Ein solcher Vorgang dauert erfahrungsgemäß etliche Zeit, sodass auf Grund der Darlegungen des Klägers davon auszugehen ist, dass er sich für eine im Sinn des § 142 Abs. 1 Nr. 2 StGB angemessene Zeit noch am Unfallort aufgehalten hat.
Im Übrigen käme es vorliegend sogar in Betracht, die vom Kläger genannten Personen als Feststellungsinteressenten anzusehen (vgl. dazu Dreher a.a.O., Rdnr. 24). Auch in diesem Fall schiede eine Strafbarkeit des Klägers nach § 142 Abs. 1 StGB aus.
Der Kläger hat sich allerdings eines Vergehens gemäß § 142 Abs. 2 StGB schuldig gemacht, da er nach Entfernung vom Unfallort die notwendigen Feststellungen über seine Unfallbeteiligung nicht unverzüglich nachträglich ermöglicht hat. Insoweit ist jedoch auch festzustellen, dass bei einem pflichtgemäßen Verhalten des Klägers der Beklagten zumindest mit sehr hoher Wahrscheinlichkeit keine weiteren Aufklärungsmöglichkeiten eröffnet worden wären. Der Unfallverursacher kann nämlich grundsätzlich frei entscheiden, wie er die nachträglichen Feststellungen ermöglicht (BGHSt 29, 141 [BGH 29.11.1979 - 4 StR 624/78]).

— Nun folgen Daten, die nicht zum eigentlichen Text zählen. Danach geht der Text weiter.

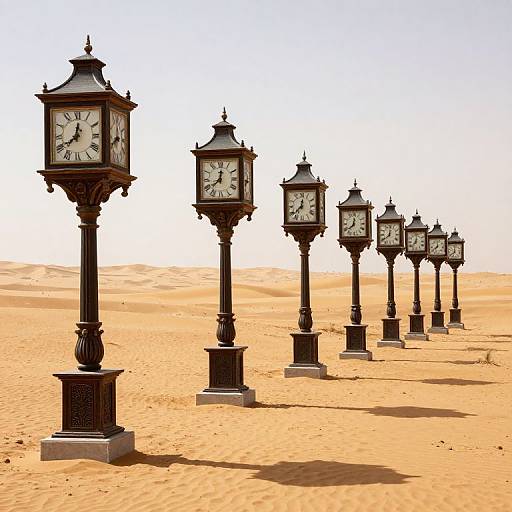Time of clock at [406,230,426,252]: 7:00
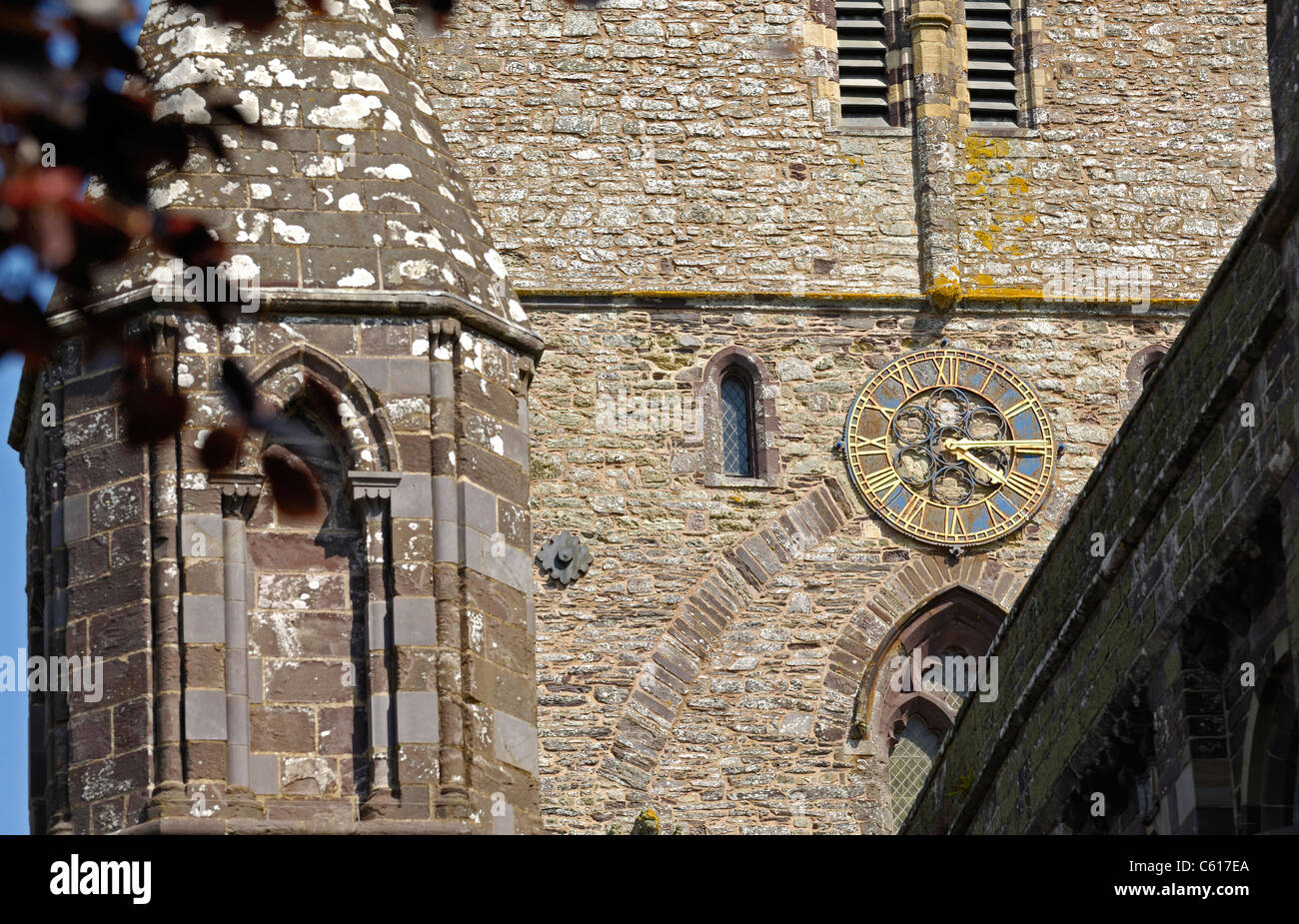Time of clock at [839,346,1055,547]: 4:14
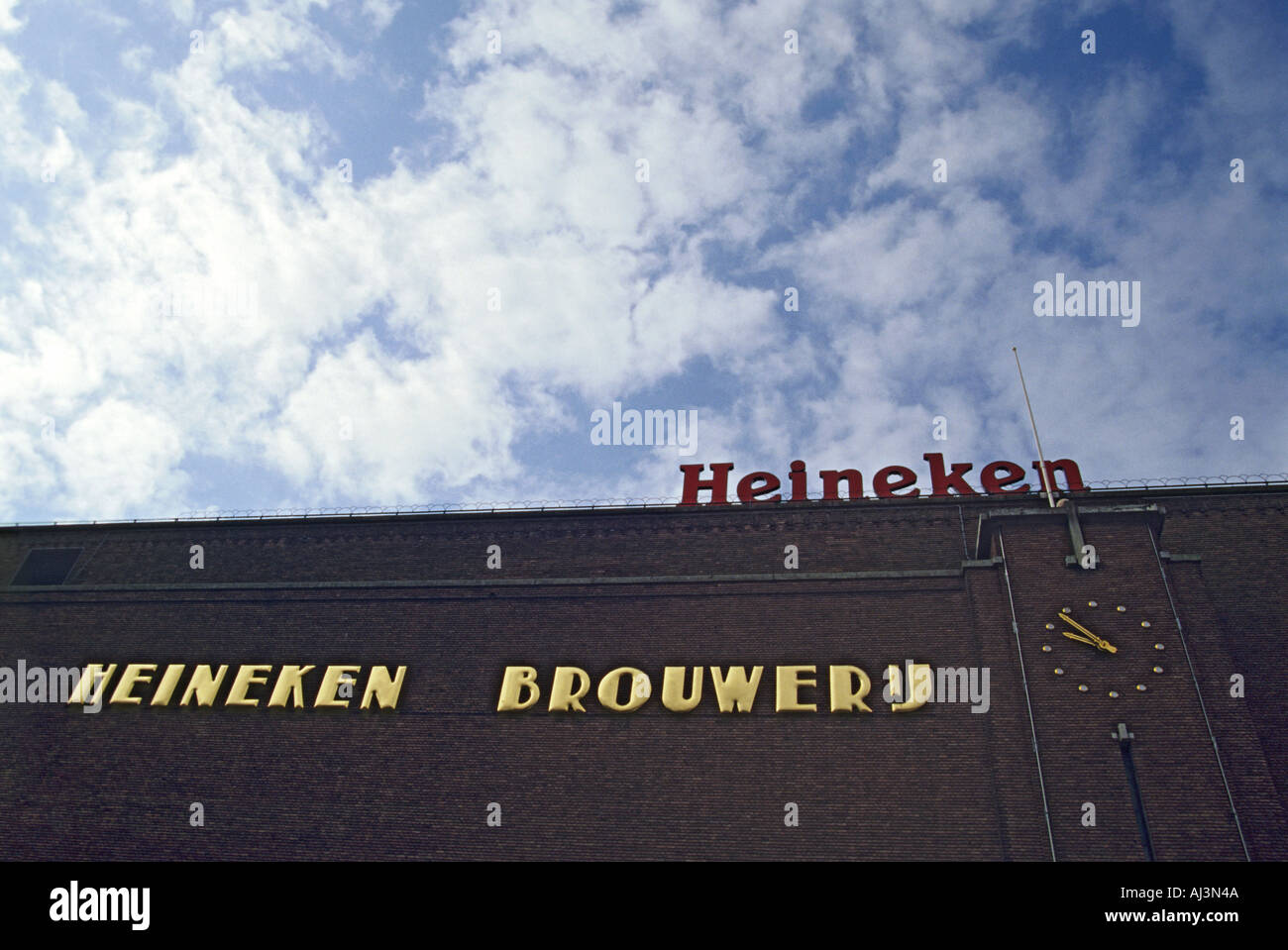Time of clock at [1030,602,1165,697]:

Insbesondere ist es ihm gestattet, sich direkt an den Geschädigten zu wenden. Das Unverzüglichkeitsgebot wird bei einem nächtlichen Unfall mit Sachschaden nach allgemeiner Rechtsprechung noch gewahrt, wenn die Meldung im Laufe des nächsten Vormittags, etwa spätestens bis 10.00 oder 11.00 Uhr, erfolgt (OLG Stuttgart, a.a.O.; BayObLG a.a.O.; Dreher, a.a.O., Rndr. 45 m.w.N.). Der Kläger hätte demnach seiner Verpflichtung aus § 142 Abs. 2 StGB noch am Vormittag des 25.11.1995, einem Werktag, durch Meldung des Schadens bei der zuständigen Straßenverkehrsbehörde nachkommen können, dass auf Grund einer solchen Meldung über die Polizei noch eine Blutentnahme beim Kläger veranlasst worden wäre, ist äußerst unwahrscheinlich. Jedenfalls hätte eine Blutprobe auf Grund des Zeitablaufs keine sicheren Rückschlüsse mehr auf die von der Beklagten vermutete Alkoholisierung des Klägers im Unfallzeitpunkt zugelassen.

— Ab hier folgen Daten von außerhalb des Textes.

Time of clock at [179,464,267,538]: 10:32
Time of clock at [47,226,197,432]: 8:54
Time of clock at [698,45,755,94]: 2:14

Dies mag zwar die nach der sog. Relevanzrechtsprechung lediglich geforderte generelle Eignung der Obliegenheitsverletzung für die ernsthafte Gefährdung berechtigter Interessen des Versicherers (z.B. BGH NJW 1976, 371; BGH VersR 1984, 228) nicht zu beseitigen; gleichwohl ergibt sich daraus ein Gesichtspunkt, der bei der Bewertung des Verschuldens des Versicherungsnehmers an der Obliegenheitsverletzung mildernd berücksichtigt werden kann.

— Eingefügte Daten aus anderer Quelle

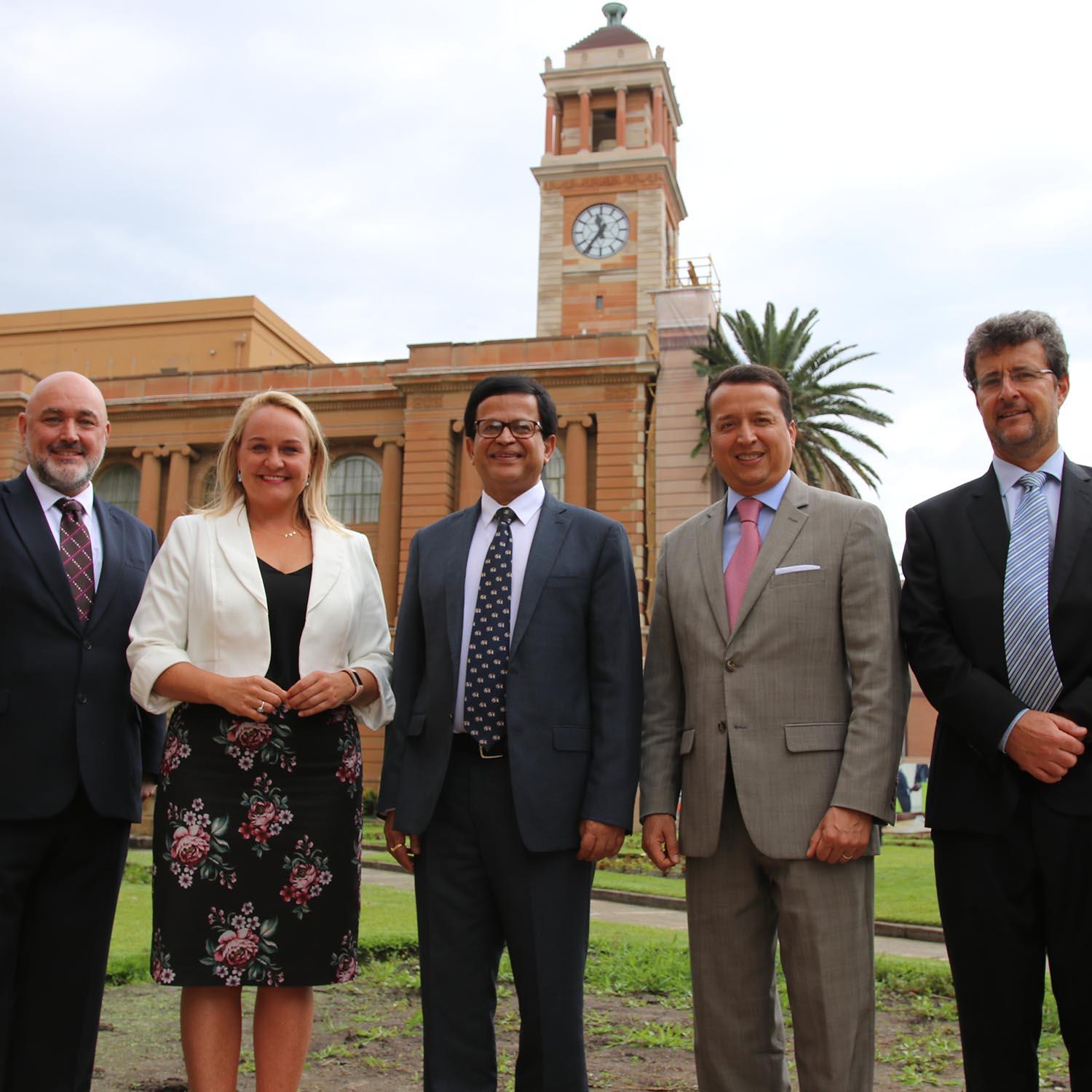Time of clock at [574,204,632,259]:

Der wesentliche, verschuldensmindernd zu berücksichtigende Gesichtspunkt liegt vorliegend darin, dass der Kläger von sich aus die die Aufklärungspflichtverletzung begründenden Umstände gegenüber der Beklagten offenbart hat. Insbesondere hat er in seiner Schadenanzeige angegeben, dass ein geringer Fremdschaden entstanden sei, welchen er der Polizei nicht gemeldet habe. Der Kläger musste dabei mangels anhängigen Ermittlungsverfahrens auch nicht ernstlich befürchten, dass die Beklagte auf andere Weise von der Entstehung des Fremdschadens und der mangelnden Meldung bei der Polizei und dem Geschädigten erfahren würde. Vielmehr ist nach den gesamten Umständen davon auszugehen, dass die Beklagte davon mit zumindest sehr hoher Wahrscheinlichkeit niemals Kenntnis erlangt hätte.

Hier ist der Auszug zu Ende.